Der Mannheimer Gemeinderat muss über die angestrebten Ziele des Masterplan Mobilität in diesem Jahr entscheiden.
VCD: Genau. Erst danach werden entsprechend der Ziele geeignete Strategien und Maßnahmen entwickelt und ihre Wirkung abschließend modellhaft abgeschätzt. Wie aber kann über die angestrebten Ziele sinnvoll entschieden werden, wenn ihre Dimension nicht beschrieben wird? Wenn z.B. über den Neubau einer Schule auf dem Gelände der ehemaligen Spinelli-Kaserne im Gemeinderat entschieden wird, steht die Anzahl der unterzubringenden Klassen fest. Es wird nicht nur von einem dimensionslosen Gebäude zu schulischen Zwecken gesprochen.
Haben Sie schon bei der Verwaltung nachgefragt, warum die Ziele nicht quantitativ erfasst werden sollen?
VCD: Ja, mündlich und schriftlich. Aktuell liegen uns nur Stellungnahmen des Dienstleisters IVAS vor. Wir gehen allerdings davon aus, dass die Verwaltung als Auftraggeber von IVAS diese Stellungnahmen unterstützt. Zunächst sollen Ziele demnach nur qualitativ beschrieben werden. Anschließend sollen konkrete Maßnahmen ausgearbeitet werden, deren Wirkungsgrößen mit Hilfe eines Verkehrsmodells abgeschätzt werden. Das sich dann einstellende Mobilitätsverhalten und die sich ergebende Verkehrsmenge wird als erreichbare quantitative Ziele postuliert. Dieses vermeintlich abgesicherte Vorgehen stellt in keiner Weise sicher, dass Wege aufgezeigt werden, um Ziele des Bundes wie die Einhaltung der NOx-Grenzwerte oder des Landes wie die Verdoppelung des Anteils an ÖV-Wegen zu erreichen.
Die Firma IVAS begründet die Zurückhaltung auch mit dem begrenzten Einfluss der Stadt auf Handlungsfelder der Mobilität aufgrund von Zuständigkeiten von Bund und Land
ADFC: Diese Aussage ist zwar prinzipiell richtig, jedoch in der zeitlichen Perspektive eines Planes bis ins Jahr 2035 irreführend. Es sind aktuell Gesetzesänderungen auf Bundes- und Landesebene in der Abstimmung, die den Kommunen mehr Freiräume eröffnen, das Mobilitätsverhalten ihrer Bewohner zu beeinflussen. Durch das jüngste Urteil des Bundesverfassungsgerichtes zur Erreichung der Klimaziele ist sogar von weiteren Vorgaben zur Reduzierung des CO2-Ausstoßes im Verkehrsbereich auszugehen.

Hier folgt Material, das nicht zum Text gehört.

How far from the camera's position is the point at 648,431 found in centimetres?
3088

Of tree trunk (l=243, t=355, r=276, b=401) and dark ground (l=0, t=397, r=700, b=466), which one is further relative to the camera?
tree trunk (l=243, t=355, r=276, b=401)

Hier sollte die Stadt Mannheim in der Lage sein, kurzfristig angemessen zu reagieren.
Haben Sie dafür ein konkretes Beispiel?
ADFC: In Freiburg hat z.B. vor wenigen Wochen der Gemeinderat die zukünftige Ausgestaltung der Anwohnerparkgebühren beschlossen. Je nach Länge, Breite, Höhe und Gewicht der Fahrzeuge wird der Anwohnerparkausweis dann bis zu 360 Euro pro Jahr kosten. Eine bundeseinheitliche Regelung, die einen Höchstsatz von 30,70 Euro pro Jahr vorsah, wurde letztes Jahr aufgehoben. An einer entsprechenden Verordnung, dass Kommunen die Anwohnerparkgebühren selbst festlegen dürfen, wird derzeit in der Landesregierung BW noch gefeilt. Freiburg ist jedenfalls schon vorbereitet.
Das hat jetzt aber gar nichts mit Radverkehr zu tun?
ADFC: Oh doch! Die Rahmenbedingungen zur Nutzung von privaten PKW beeinflussen die Anzahl von PKW pro Haushalt und diese wiederum den Stellenwert, der dem Auto oder eben dem Fahrrad in der Verkehrspolitik einer Stadt zukommt. Und Vergleiche mit anderen europäischen Städten zeigen, dass der billigen Verfügbarkeit von Parkplätzen hierbei eine entscheidende Bedeutung zukommt.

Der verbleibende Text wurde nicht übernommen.